Rund 35 Jahre nach der Nuklearkatastrophe von Tschernobyl zeigen die in dem Gebiet lebenden Tiere erstaunliche Veränderungen.
Es ist möglich, dass diese Mutationen für den Menschen hilfreich sein könnten. Bei der Explosion im Jahr 1986 wurden krebserregende Strahlung und kontaminierte Trümmer in die Umwelt freigesetzt und verursachten den schlimmsten Atomunfall der Welt.
Trotzdem ist jetzt klar, dass der Unfall unerwartete positive Folgen hatte. Die Wölfe haben sich in diesem Gebiet verändert.
Die Sperrzone von Tschernobyl (CEZ) ist ein 1.000 Quadratkilometer großes Gebiet, das die Menschen aufgrund der chronischen Strahlenbelastung verlassen haben. Wildtiere wie Pferde, Wölfe, Wälder und Pilze haben sich dort jedoch wieder angesiedelt.
Cara Love, Evolutionsbiologin und Ökotoxikologin im Labor von Shane Campbell-Station an der Princeton University, untersucht, wie Wölfe in der Region trotz der Strahlenbelastung und der Anhäufung radioaktiver Partikel überleben und sich fortpflanzen. Die Society for Integrative and Comparative Biology berichtet, dass die Tiere
sich genetisch von ihren Artgenossen außerhalb der Region unterscheiden. Die Wölfe haben schützende Mutationen entwickelt, die ihre Chancen, Krebs zu überleben, erhöhen.
Im Jahr 2014 besuchten Love und ihre Kollegen zum ersten Mal die CEZ und entnahmen den Wölfen Blutproben, um ihre Reaktionen auf krebserregende Strahlung zu untersuchen. Außerdem brachten sie bei einigen Tieren Funkhalsbänder an, um Informationen über ihren Aufenthaltsort und die Strahlenbelastung zu sammeln.
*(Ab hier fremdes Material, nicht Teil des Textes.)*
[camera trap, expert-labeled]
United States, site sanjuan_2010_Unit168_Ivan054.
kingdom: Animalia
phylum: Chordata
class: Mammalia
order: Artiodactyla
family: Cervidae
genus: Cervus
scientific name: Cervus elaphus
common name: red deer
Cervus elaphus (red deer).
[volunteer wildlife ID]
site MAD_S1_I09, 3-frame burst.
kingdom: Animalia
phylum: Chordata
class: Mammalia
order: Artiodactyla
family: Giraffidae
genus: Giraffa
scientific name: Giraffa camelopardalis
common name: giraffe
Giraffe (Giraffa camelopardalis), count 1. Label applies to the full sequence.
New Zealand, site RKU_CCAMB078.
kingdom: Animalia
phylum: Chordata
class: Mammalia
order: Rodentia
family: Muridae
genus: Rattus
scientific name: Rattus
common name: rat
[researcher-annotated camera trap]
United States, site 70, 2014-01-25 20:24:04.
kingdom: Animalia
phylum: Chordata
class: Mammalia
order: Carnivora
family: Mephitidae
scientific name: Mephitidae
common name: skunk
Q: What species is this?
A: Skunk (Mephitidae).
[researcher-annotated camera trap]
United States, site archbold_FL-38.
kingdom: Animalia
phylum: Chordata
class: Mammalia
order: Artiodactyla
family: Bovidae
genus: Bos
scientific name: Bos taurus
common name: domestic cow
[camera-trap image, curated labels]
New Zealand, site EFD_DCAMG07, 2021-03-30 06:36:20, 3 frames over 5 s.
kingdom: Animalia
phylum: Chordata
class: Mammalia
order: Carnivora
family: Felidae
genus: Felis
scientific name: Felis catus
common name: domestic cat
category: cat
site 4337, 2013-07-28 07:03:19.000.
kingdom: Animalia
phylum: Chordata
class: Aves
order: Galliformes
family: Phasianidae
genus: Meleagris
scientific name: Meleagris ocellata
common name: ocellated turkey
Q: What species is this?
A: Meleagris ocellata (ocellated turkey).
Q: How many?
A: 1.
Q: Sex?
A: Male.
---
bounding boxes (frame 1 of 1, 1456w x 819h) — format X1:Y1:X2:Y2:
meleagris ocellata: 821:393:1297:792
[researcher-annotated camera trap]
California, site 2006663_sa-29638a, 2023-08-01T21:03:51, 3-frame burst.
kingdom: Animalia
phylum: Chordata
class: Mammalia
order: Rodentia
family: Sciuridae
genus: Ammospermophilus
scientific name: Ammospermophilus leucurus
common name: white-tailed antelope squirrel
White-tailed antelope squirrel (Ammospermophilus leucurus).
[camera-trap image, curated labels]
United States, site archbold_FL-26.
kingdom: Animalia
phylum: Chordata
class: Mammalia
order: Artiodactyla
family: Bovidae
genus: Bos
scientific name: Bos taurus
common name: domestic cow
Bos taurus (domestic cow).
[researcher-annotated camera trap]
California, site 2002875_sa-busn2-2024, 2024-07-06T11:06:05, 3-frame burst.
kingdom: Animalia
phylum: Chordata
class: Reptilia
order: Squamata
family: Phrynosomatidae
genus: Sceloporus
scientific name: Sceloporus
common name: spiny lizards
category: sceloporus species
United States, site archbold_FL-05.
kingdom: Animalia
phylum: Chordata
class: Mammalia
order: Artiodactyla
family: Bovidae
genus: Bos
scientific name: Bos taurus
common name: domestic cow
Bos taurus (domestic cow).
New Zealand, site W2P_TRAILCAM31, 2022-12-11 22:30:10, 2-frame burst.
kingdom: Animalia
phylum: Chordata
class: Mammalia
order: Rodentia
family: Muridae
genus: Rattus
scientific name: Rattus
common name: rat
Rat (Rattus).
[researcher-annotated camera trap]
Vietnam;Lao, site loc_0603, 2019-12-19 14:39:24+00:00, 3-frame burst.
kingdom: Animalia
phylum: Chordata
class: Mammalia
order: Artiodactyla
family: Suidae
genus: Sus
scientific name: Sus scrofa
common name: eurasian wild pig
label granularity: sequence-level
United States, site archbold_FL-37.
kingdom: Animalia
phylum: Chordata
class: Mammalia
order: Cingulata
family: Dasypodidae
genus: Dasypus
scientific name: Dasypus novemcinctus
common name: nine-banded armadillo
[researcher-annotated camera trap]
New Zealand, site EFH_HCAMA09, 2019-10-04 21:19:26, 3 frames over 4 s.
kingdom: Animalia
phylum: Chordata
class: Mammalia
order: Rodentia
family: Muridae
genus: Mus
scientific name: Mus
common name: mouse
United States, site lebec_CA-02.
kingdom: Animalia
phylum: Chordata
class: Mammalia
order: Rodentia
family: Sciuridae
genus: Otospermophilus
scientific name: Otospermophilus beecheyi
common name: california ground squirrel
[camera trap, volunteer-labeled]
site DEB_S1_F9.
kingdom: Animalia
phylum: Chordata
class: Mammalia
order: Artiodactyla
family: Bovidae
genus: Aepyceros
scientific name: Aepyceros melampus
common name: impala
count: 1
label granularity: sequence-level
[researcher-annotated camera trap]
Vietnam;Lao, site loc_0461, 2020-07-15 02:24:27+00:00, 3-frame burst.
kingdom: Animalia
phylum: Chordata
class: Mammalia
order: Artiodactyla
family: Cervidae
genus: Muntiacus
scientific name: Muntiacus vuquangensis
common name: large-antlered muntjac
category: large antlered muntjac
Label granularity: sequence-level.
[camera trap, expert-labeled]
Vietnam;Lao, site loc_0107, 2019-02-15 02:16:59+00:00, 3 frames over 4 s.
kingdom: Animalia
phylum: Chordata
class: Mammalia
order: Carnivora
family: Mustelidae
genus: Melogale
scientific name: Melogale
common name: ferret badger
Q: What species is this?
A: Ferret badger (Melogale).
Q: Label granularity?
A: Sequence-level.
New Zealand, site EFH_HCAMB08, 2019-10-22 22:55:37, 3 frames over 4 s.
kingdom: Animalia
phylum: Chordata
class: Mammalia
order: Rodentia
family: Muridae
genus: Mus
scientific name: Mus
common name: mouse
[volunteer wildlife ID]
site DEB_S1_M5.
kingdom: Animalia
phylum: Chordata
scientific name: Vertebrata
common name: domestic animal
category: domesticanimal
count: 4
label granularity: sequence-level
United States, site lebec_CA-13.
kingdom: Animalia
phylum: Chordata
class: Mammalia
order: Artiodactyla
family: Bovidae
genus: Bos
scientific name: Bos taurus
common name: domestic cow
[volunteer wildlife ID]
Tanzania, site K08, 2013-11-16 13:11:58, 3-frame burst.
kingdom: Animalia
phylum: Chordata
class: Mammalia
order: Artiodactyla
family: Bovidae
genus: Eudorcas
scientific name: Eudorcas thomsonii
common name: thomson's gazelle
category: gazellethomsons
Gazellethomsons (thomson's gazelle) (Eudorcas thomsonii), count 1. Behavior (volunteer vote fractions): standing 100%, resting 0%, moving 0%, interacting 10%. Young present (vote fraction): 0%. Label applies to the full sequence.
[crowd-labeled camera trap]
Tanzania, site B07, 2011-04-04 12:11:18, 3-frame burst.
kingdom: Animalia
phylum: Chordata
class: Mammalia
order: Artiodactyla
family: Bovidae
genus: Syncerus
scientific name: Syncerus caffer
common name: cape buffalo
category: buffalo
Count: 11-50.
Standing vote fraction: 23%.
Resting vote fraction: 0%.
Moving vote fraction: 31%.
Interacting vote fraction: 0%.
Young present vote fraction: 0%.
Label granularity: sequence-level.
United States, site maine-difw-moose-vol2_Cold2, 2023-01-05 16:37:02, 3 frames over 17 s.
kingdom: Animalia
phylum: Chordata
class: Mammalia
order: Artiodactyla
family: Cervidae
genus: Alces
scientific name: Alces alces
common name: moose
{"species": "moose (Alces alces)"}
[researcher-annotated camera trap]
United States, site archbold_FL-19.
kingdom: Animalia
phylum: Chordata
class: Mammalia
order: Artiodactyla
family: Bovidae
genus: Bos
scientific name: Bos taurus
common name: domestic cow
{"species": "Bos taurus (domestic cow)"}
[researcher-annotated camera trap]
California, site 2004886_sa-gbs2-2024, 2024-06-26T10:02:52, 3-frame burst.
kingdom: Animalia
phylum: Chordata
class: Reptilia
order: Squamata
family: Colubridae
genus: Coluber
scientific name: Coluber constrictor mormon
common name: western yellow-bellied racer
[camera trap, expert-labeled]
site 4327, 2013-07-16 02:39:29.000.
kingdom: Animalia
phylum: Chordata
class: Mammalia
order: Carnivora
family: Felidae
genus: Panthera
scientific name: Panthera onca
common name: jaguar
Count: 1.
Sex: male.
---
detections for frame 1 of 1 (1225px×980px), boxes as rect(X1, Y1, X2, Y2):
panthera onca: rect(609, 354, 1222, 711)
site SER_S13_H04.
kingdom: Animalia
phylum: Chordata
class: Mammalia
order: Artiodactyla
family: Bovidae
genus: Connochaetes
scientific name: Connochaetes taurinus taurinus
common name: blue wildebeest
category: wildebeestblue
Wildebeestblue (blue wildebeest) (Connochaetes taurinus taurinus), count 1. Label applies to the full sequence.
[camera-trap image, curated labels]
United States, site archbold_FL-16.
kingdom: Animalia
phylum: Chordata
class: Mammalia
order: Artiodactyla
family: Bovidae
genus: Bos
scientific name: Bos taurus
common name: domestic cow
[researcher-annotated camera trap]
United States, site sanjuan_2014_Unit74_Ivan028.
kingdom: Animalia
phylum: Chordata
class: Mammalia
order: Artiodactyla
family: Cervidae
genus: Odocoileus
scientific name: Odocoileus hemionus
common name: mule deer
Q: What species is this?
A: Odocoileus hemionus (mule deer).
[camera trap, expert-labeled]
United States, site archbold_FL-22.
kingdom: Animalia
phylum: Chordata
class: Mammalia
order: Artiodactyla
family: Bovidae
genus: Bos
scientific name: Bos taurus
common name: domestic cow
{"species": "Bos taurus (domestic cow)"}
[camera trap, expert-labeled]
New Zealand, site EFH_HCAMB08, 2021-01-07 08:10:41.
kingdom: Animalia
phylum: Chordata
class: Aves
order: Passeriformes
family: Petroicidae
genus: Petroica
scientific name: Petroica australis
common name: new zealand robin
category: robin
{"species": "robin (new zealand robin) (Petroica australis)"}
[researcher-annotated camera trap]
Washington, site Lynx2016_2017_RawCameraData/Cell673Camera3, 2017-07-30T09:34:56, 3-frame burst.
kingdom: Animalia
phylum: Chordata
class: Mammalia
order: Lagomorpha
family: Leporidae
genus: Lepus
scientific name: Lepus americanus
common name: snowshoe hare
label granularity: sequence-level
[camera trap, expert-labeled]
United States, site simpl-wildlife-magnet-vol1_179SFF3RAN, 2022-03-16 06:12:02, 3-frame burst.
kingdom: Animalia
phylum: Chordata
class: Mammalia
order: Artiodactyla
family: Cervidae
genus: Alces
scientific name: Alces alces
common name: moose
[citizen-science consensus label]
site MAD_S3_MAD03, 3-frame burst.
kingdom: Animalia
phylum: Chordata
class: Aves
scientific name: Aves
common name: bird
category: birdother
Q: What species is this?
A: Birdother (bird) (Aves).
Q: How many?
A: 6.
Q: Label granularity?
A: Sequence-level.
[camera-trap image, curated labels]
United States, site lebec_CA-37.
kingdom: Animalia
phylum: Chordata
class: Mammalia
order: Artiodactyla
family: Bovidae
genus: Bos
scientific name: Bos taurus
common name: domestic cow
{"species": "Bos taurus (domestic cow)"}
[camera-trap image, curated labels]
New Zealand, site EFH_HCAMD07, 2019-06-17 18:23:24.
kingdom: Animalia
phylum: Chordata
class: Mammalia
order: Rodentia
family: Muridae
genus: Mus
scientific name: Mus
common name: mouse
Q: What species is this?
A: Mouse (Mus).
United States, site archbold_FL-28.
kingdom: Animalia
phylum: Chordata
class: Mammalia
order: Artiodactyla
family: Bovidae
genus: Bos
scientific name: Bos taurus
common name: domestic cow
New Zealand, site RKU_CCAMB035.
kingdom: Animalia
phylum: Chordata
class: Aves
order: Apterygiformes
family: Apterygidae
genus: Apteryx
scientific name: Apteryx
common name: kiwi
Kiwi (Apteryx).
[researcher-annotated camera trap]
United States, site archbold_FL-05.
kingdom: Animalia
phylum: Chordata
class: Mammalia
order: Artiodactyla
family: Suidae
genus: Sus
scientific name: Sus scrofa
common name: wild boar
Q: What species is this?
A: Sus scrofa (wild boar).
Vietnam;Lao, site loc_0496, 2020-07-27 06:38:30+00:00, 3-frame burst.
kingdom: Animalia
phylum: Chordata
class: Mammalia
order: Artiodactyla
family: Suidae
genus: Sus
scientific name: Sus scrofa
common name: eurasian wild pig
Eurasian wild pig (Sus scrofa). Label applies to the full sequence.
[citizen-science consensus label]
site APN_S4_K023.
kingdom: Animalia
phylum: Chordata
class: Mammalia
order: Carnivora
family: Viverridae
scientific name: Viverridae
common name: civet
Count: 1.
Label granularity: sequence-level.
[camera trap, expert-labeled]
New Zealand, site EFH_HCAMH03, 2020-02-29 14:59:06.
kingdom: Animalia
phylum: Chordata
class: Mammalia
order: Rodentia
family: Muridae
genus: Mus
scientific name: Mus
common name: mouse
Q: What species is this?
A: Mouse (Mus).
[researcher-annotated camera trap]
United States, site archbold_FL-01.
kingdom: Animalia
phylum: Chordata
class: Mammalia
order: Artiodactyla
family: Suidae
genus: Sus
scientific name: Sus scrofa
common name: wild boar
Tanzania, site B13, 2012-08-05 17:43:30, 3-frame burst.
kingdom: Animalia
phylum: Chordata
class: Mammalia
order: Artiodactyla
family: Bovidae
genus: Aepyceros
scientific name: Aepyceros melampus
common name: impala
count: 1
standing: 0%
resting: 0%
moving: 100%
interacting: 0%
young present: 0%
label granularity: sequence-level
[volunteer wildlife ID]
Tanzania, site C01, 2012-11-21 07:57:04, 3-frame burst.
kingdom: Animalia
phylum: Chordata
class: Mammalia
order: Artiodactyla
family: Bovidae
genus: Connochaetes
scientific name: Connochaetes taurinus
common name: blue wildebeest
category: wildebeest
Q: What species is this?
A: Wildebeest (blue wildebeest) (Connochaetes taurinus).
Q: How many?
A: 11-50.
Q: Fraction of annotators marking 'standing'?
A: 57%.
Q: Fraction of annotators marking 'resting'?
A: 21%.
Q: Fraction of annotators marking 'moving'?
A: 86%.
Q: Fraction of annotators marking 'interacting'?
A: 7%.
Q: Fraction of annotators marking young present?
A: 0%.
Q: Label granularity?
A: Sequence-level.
Love: “Wir erhalten in Echtzeit Informationen über den Standort und die Strahlenbelastung der Wölfe.” Die Untersuchungen ergaben, dass die Wölfe in der CEZ täglich einer Strahlenbelastung von über 11,28 Millirem ausgesetzt sind, mehr als das Sechsfache des gesetzlichen Grenzwerts für menschliche Arbeitskräfte.
Die Forscher fanden heraus, dass die Wölfe und halbwilden Hunde, die in der CEZ leben, ein verändertes Immunsystem haben, ähnlich dem von Krebspatienten, die sich einer Strahlenbehandlung unterziehen. Genetische Analysen legen nahe, dass Teile ihres Genoms eine gewisse Resistenz gegen Krebs entwickelt haben.
Diese Erkenntnisse haben Auswirkungen auf den Menschen.
Die Entdeckung von Liebe könnte Auswirkungen auf die Gesundheitsforschung beim Menschen haben. Die Forscherin hofft, dass ihre Erkenntnisse dazu genutzt werden können, schützende Mutationen zu identifizieren, die die Überlebenschancen von Menschen bei Krebs erhöhen. Die Untersuchungen vor Ort sind jedoch wegen der Coronavirus-Pandemie und des andauernden Krieges mit Russland unterbrochen, so dass die Forscherin und ihre Mitarbeiter nicht in die CEZ zurückkehren können. Es ist ungewiss, wann sie ihre Arbeit wieder aufnehmen können. Love präsentierte ihre Ergebnisse im Januar auf der Jahrestagung der Society of Integrative and Comparative Biology in Seattle, Washington.
Die Quelle für diese Informationen ist die Society for Integrative and Comparative Biology.